### AIM OF THE TASK
Convert the data from the line containing "Is (392,624,473,786): black" through the end of the data into a Markdown table with the columns Row and Data line. Number each line and leave out blank lines.

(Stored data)

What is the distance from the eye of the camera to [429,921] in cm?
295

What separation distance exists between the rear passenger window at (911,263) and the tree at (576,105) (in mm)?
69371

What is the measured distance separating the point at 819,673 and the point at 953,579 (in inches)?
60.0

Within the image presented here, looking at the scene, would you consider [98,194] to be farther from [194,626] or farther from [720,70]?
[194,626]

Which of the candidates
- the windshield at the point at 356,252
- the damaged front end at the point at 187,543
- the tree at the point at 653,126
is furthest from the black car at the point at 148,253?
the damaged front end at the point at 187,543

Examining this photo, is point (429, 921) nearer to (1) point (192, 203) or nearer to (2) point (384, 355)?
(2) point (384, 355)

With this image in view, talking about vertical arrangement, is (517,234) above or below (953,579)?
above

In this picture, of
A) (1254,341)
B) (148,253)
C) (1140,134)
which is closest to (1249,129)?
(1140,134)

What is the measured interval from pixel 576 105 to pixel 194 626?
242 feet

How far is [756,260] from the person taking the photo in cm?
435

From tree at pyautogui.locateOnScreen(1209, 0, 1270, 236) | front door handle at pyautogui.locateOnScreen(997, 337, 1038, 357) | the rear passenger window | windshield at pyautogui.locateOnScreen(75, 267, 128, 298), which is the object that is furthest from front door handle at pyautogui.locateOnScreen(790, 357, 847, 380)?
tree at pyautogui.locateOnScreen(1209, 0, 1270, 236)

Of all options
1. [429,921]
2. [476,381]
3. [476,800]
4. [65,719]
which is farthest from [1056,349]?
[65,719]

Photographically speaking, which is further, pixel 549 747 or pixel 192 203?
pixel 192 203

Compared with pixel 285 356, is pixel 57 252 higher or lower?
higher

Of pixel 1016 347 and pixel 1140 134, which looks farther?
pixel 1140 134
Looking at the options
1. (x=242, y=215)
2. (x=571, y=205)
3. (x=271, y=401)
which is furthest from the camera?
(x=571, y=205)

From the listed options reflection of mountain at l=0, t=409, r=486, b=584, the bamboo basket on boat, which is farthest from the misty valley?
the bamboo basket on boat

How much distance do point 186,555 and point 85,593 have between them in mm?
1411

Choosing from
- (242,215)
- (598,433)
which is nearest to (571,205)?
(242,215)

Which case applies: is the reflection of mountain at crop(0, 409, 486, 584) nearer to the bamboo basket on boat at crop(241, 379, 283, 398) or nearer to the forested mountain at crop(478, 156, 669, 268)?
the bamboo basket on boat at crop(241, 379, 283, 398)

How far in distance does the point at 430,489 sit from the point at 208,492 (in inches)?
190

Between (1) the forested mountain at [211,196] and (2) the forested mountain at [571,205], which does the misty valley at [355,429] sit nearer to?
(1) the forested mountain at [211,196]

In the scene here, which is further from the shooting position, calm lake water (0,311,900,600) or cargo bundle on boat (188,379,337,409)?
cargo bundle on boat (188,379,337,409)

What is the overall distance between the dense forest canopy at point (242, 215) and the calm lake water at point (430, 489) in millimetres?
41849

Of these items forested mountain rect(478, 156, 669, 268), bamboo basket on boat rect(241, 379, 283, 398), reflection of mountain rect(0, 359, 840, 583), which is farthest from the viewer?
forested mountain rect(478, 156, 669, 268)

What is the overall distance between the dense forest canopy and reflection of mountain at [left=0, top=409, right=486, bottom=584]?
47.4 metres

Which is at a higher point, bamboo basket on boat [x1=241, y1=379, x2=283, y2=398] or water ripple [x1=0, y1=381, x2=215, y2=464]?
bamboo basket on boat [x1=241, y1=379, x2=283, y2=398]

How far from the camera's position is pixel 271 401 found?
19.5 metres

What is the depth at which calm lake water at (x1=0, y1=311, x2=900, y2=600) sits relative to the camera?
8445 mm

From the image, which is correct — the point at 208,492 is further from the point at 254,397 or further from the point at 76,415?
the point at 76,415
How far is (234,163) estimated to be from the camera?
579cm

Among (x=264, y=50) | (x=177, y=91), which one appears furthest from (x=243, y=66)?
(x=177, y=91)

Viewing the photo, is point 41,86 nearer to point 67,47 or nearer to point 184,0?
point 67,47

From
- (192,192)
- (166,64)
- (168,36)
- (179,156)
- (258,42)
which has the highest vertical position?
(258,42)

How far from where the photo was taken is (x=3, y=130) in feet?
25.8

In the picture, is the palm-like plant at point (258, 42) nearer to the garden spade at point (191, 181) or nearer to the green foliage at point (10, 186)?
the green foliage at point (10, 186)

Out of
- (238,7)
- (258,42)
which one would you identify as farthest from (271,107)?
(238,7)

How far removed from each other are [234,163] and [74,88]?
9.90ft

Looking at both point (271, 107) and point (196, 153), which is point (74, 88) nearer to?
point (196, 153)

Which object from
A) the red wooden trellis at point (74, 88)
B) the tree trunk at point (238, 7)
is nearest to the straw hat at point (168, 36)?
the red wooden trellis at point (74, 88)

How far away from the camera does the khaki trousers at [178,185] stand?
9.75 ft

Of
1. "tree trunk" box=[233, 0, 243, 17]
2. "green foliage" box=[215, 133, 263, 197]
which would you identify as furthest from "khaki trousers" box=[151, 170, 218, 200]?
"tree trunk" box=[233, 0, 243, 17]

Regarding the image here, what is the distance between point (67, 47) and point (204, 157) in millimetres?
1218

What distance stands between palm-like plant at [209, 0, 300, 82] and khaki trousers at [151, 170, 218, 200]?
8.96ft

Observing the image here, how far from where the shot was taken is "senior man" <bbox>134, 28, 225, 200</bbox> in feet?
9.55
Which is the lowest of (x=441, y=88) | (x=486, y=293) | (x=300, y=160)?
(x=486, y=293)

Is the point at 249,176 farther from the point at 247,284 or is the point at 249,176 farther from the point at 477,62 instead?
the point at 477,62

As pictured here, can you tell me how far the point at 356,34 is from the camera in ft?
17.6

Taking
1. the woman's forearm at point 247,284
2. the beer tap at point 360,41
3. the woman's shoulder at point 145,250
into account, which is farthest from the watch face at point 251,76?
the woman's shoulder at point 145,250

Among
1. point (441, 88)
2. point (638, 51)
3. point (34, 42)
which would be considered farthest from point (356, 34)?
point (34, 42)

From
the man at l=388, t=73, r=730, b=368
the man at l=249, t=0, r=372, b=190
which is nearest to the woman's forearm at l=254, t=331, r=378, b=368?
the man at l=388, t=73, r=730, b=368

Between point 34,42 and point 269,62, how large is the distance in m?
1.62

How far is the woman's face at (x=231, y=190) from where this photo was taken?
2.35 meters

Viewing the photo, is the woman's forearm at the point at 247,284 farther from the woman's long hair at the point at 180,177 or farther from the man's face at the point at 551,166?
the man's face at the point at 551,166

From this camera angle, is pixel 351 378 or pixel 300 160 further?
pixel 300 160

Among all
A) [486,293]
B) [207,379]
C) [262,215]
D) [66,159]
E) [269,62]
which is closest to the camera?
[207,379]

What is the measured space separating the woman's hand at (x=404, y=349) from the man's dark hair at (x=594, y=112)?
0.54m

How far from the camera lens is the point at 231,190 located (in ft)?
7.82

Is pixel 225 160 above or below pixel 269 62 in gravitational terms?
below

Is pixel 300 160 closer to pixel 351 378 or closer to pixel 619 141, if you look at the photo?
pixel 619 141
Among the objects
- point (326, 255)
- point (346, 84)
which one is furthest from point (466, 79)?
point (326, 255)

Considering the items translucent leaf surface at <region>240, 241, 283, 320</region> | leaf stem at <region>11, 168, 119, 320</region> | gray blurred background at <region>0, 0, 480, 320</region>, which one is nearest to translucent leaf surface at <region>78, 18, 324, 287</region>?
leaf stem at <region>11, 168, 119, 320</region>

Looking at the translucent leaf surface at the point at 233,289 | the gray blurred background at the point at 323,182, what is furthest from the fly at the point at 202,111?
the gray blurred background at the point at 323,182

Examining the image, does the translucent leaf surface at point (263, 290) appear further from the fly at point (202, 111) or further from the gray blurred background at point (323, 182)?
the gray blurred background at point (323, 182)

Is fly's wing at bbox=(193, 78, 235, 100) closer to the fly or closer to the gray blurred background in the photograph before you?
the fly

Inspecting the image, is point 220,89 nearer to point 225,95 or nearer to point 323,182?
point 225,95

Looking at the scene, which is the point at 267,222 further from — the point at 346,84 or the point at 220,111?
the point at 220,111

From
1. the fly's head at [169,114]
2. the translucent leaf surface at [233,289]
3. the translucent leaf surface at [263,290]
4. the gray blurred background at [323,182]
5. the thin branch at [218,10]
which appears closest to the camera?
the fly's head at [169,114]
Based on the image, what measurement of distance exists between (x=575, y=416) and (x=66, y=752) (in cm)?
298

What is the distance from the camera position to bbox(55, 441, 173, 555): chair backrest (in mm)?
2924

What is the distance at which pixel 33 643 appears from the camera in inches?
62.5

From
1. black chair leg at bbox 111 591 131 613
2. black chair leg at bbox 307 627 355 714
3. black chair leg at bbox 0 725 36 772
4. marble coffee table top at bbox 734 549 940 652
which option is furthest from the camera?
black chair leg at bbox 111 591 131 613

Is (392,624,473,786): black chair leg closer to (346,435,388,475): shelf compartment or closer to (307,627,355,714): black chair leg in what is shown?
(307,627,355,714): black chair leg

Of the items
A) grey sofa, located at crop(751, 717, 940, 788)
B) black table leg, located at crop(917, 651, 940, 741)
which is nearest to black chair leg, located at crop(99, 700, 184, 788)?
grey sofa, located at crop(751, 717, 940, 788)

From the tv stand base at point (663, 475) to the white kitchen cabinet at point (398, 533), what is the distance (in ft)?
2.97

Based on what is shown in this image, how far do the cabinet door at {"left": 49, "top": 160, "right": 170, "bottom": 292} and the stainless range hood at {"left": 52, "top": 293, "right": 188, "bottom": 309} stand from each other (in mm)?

### WRITTEN SOLUTION
| Row | Data line |
|---|---|
| 1 | Is (392,624,473,786): black chair leg closer to (346,435,388,475): shelf compartment or closer to (307,627,355,714): black chair leg in what is shown? |
| 2 | (307,627,355,714): black chair leg |
| 3 | Of the items |
| 4 | A) grey sofa, located at crop(751, 717, 940, 788) |
| 5 | B) black table leg, located at crop(917, 651, 940, 741) |
| 6 | which is nearest to black chair leg, located at crop(99, 700, 184, 788)? |
| 7 | grey sofa, located at crop(751, 717, 940, 788) |
| 8 | From the tv stand base at point (663, 475) to the white kitchen cabinet at point (398, 533), what is the distance (in ft)? |
| 9 | 2.97 |
| 10 | Based on what is shown in this image, how far do the cabinet door at {"left": 49, "top": 160, "right": 170, "bottom": 292} and the stainless range hood at {"left": 52, "top": 293, "right": 188, "bottom": 309} stand from each other (in mm)? |